Not accurate or not useful? These are two different things.

I’ve personally found it to be not that accurate but still tremendously useful.


It’s not useful to me because it’s not accurate. I already knew everything it told me about myself and recognized the parts that weren’t accurate, but what can I do with that information? I can’t expect that its conclusions about anyone else or how to relate to them are any more accurate.


I use them as Bayesian priors in my model of a person's behavior.

In my experience, when someone tells you they are x personality type, that's generally a starting point for you to refine your understanding of them as opposed to starting from zero. Unless they had meant to throw me off altogether, I generally find that information helps my mental model of them to converge fairly quickly.

Example: you ask a girl out and she tells you she self-identifies as INTJ, so you think to yourself -- she gets her energy by being alone or with a few people, she's probably a little cerebral and probably tends toward orderliness. You then have a basis of testing your hypothesis to see what her actual preferences are (vs stated), and also you might not want to plan your dates around meeting lots of strangers and doing crazy stuff. Remember, the utility of the MBTI isn't so much whether it is actually accurate or not -- it is more what it communicates. When someone gives you their type, it's them communicating to you a compressed signal that says, "I think I kinda fit this description" -- and that's a useful signal.

You may later learn that your model of her is wrong and needs refinement, but you'd be making iterations in small steps as opposed to throwing the entire model out. Once you know her, you no longer need MBTI or whatever, but during the initial stages, it definitely helps guide the exploration.

How is that not useful?

Sure, there are more complex instruments like Big5 and such that are more "accurate" but outside of research circles, no one uses them. That right there is an example of a more accurate, but less (day-to-day) useful signal.

(though I would say Big5 is good for understanding where you are on certain dimensions with respect to the general population. And it is undeniably useful in psychology.)


Prior to the widespread adoption of the internet (thinking late 90s) this idea that people's personalities could easily be grouped into distinctive categories was not a widespread idea yet. Buzzfeed "which star wars character are you" quizzes probably grew out of this, but that's tangential. Knowing the category exists is not nearly as beneficial as understanding what makes that category separate and how to interact with those types of people.

Most of the value of loosely grouping people together into groups is understanding how to interact with those people, namely how to approach them about an idea, or how to handle their reaction to negative news, or, why they reacted to something differently than you expected.

In school we studied "True Colors" which breaks personality types down into four primary types, or colors, with strong or weak secondary types. Most people on this forum would be classified as "Green". Then it breaks down how and why those four groups respond to things. This has been hugely helpful in my professional as well as personal life.

Another example of this sort of personality categorization is "The five love languages" by Gary Chapman which breaks down how people share and receive intimacy, which breaks down common things like why some women don't care about getting flowers but for others it's crucially important, and more importantly, why.


Many such online quizzes (also: what is your X name, based on your first & last names, birth year, city of residence, etc.) are very thinly disguised deanonymisation / classification systems.

There are 33 bits required to uniquely identify any individual on Earth. Since the userbase of any online service is already a far smaller subset (particularly when looking at active userbases), answering such a quiz (truthfully) is quite likely a way to specifically identify you. Even as little information as residential and work postal codes is effective at uniquely identifying 90% of a population.

The slightly less nefarious use is in classifying audiences for advertisers, though even this can be abused.

Information has value. Don't grant it casually.

Entries on spatial positioning:

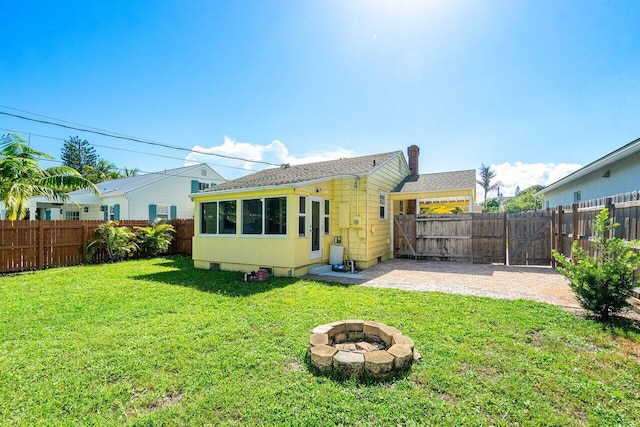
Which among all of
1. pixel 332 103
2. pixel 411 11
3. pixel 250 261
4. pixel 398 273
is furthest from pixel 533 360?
pixel 332 103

AIM OF THE EXERCISE:
Reproduce the personality-test discussion above word for word, starting with "It’s not useful" and going on through "converge fairly quickly.".

WRITTEN ANSWER:
It’s not useful to me because it’s not accurate. I already knew everything it told me about myself and recognized the parts that weren’t accurate, but what can I do with that information? I can’t expect that its conclusions about anyone else or how to relate to them are any more accurate.


I use them as Bayesian priors in my model of a person's behavior.

In my experience, when someone tells you they are x personality type, that's generally a starting point for you to refine your understanding of them as opposed to starting from zero. Unless they had meant to throw me off altogether, I generally find that information helps my mental model of them to converge fairly quickly.